Na resposta, a deputada socialista Wanda Guimarães sugeriu que o debate tinha provado que PS e PSD têm dois “modelos antagónicos de sociedade”, sendo que os sociais-democratas têm sido movidos por “uma aversão ideológica profunda à coisa pública”. Para a deputada socialista, o que o Governo se prepara para fazer é acabar com um “regime humilhante e ineficaz”.

Tiago Barbosa Ribeiro, também do PS, acabaria por devolver as críticas a PSD e a CDS: “O vosso registo criminal não está limpo”, afirmou o socialista, referindo-se aos cortes nas pensões e salários, à supressão de feriados, aos “despedimentos forçados na Administração Pública”, ao aumento do horário do trabalho e aos “ataques aos sindicatos”.

Também Joana Mortágua, do Bloco de Esquerda, preferiu centrar a sua intervenção no anterior regime de requalificação. Para a bloquista, de resto, o anterior programa mais não foi do que “uma fraude”, “um dos maiores ataques à função pública” e um “esquema muito mal disfarçado de despedimento coletivo”.

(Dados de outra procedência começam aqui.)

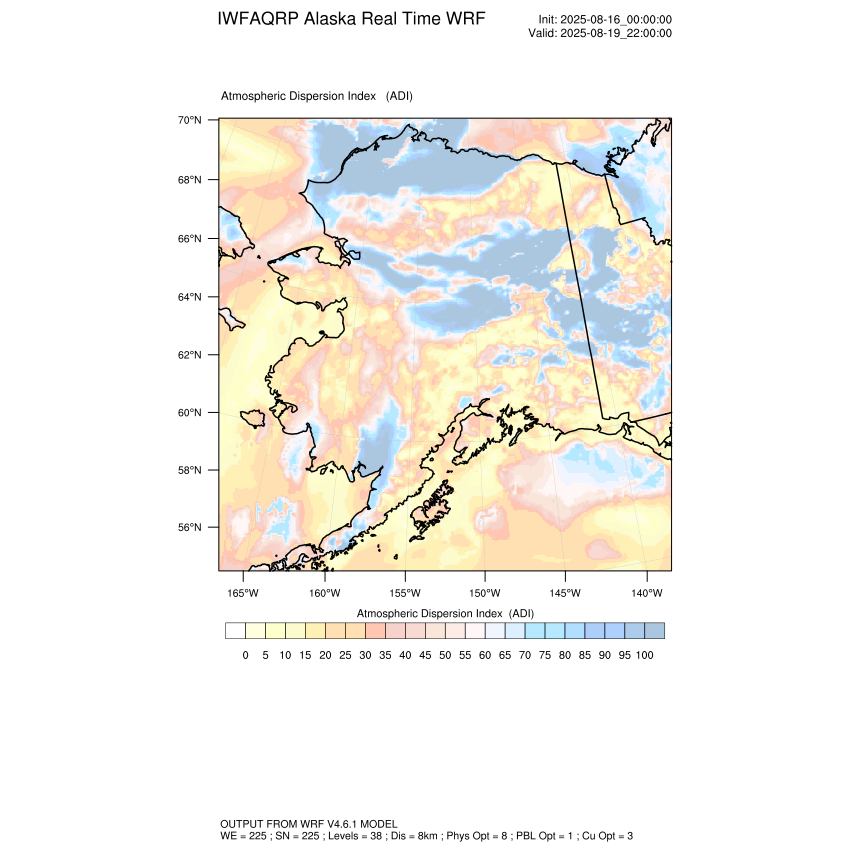 IWFAQRP Alaska Real Time WRF

Init: 2025-08-16_00:00:00
Valid: 2025-08-19_22:00:00

Atmospheric Dispersion Index (ADI)

70°N
68°N
66°N
64°N
62°N
60°N
58°N
56°N

165°W 160°W 155°W 150°W 145°W 140°W

Atmospheric Dispersion Index (ADI)

0 5 10 15 20 25 30 35 40 45 50 55 60 65 70 75 80 85 90 95 100

OUTPUT FROM WRF V4.6.1 MODEL
WE = 225 ; SN = 225 ; Levels = 38 ; Dis = 8km ; Phys Opt = 8 ; PBL Opt = 1 ; Cu Opt = 3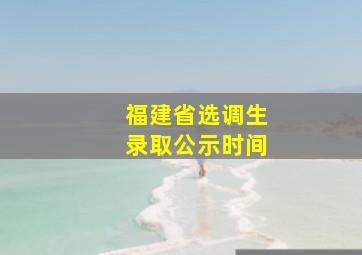 福建省选调生
录取公示时间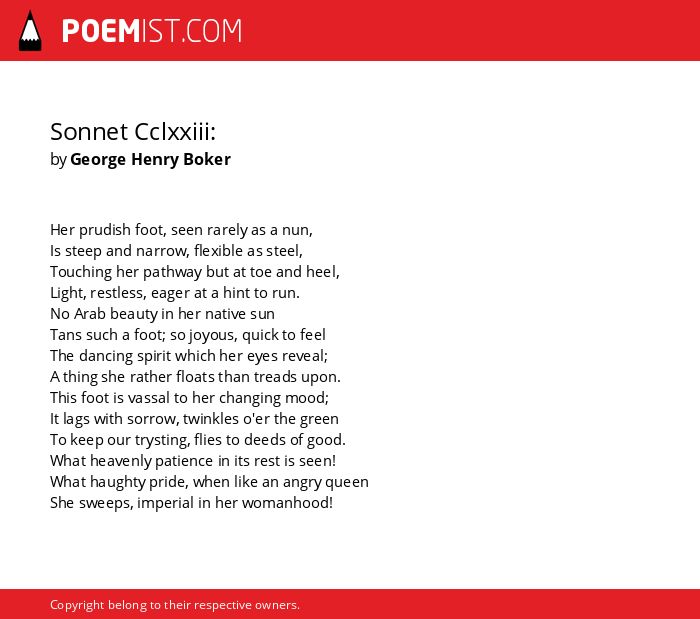 POEMIST.COM

Sonnet Cclxxiii:
by George Henry Boker

Her prudish foot, seen rarely as a nun,
Is steep and narrow, flexible as steel,
Touching her pathway but at toe and heel,
Light, restless, eager at a hint to run.
No Arab beauty in her native sun
Tans such a foot; so joyous, quick to feel
The dancing spirit which her eyes reveal;
A thing she rather floats than treads upon.
This foot is vassal to her changing mood;
It lags with sorrow, twinkles o'er the green
To keep our trysting, flies to deeds of good.
What heavenly patience in its rest is seen!
What haughty pride, when like an angry queen
She sweeps, imperial in her womanhood!

Copyright belong to their respective owners.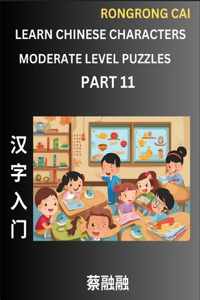 RONGRONG CAI

LEARN CHINESE CHARACTERS

MODERATE LEVEL PUZZLES

PART 11

汉字入门

蔡融融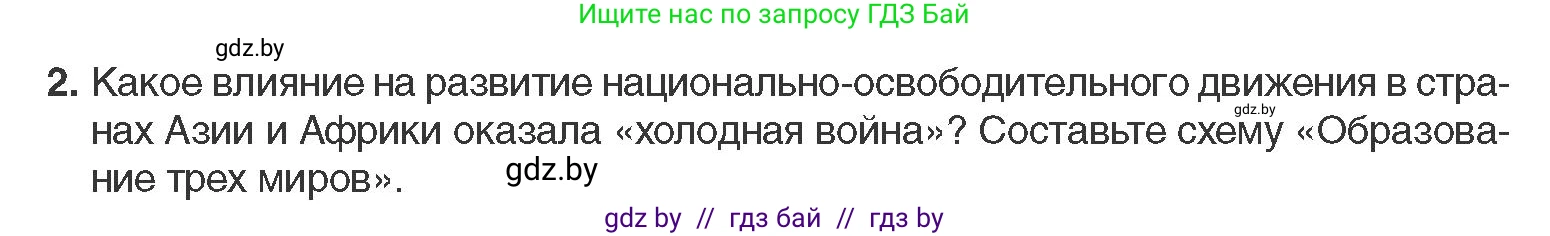 Ищите нас по запросу ГДЗ Бай

gdz.by

2. Какое влияние на развитие национально-освободительного движения в странах Азии и Африки оказала «холодная война»? Составьте схему «Образование трех миров».

gdz.by

gdz.by

gdz by // гдз бай // гдз by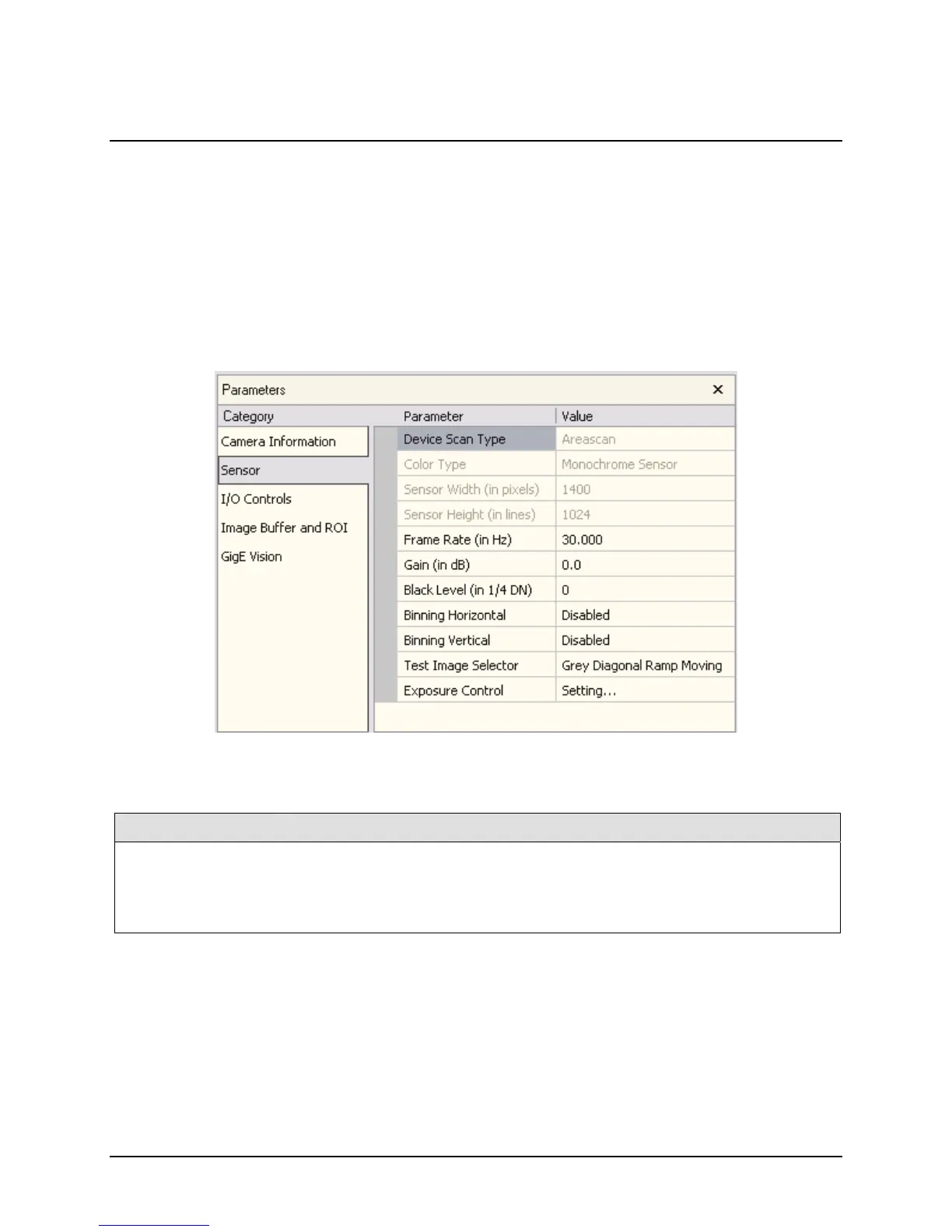 Parameters ×

Category

Camera Information

Sensor

I/O Controls

Image Buffer and ROI

GigE Vision

| Parameter | Value |
|---|---|
| Device Scan Type | Areascan |
| Color Type | Monochrome Sensor |
| Sensor Width (in pixels) | 1400 |
| Sensor Height (in lines) | 1024 |
| Frame Rate (in Hz) | 30.000 |
| Gain (in dB) | 0.0 |
| Black Level (in 1/4 DN) | 0 |
| Binning Horizontal | Disabled |
| Binning Vertical | Disabled |
| Test Image Selector | Grey Diagonal Ramp Moving |
| Exposure Control | Setting... |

A deputada comunista Rita Rato ajudou a completar: ao contrário do que o anterior programa de requalificação previa, este não passa por “cortar salários, despedir trabalhadores, cortar direitos ou privatizar serviços”. E ao contrário do que defendem PSD e CDS, concluiu a deputada do PCP, “não há trabalhadores nem serviços públicos a mais”.

Quais são as regras do regime de valorização dos funcionários públicos?

Em linhas gerais, o Governo de António Costa espera, com este regime, colocar e valorizar os funcionários públicos que, devido a “processo de extinção, fusão ou reestruturação de serviços e por racionalização de efetivos deixem de ter lugar nos novos mapas de pessoal”.

No entanto, e ao contrário do regime de requalificação do Governo PSD/CDS, este novo programa não prevê cortes salariais para os trabalhadores que venham a integrar o novo regime. Os funcionários públicos nestas condições manterão “a categoria, posição e nível remuneratório detidos no serviço de origem, à data da colocação naquela situação”, como pode ler-se na proposta do Governo. Mantêm igualmente o direito a subsídios de férias e de Natal e a contagem de tempo para a reforma.

Estes funcionários, selecionados em função de uma avaliação de desempenho nos três períodos imediatamente anteriores ao ano em que ocorre o procedimento, terão de cumprir um programa de valorização que não pode exceder os três meses.

Teoricamente, o funcionário em regime de mobilidade deve ser colocado num posto de trabalho que se situe no mesmo concelho do serviço de origem. A transferência para serviços a mais de 60 quilómetros do concelho de origem só poderá acontecer com o acordo do trabalhador, que terá direito a subsídio de deslocação e a subsídio de residência durante 12 meses, assim como outros incentivos.

Se mesmo assim, e depois de decorrido o período de valorização de três meses, o funcionário público não garantir colocação, será integrado na secretaria-geral do ministério do serviço de origem “em posto de trabalho a prever no mapa de pessoal”, pode ler-se na proposta do Governo.

Este último ponto, em especial, mereceu duras críticas de PSD e CDS, com sociais-democratas e democratas-cristãos a acusarem o Governo socialista de estar prestes a transformar os ministérios em “gigantescas prateleiras” de funcionários públicos. O diploma do Governo vai ser votado na generalidade esta sexta-feira e depois discutido na especialidade.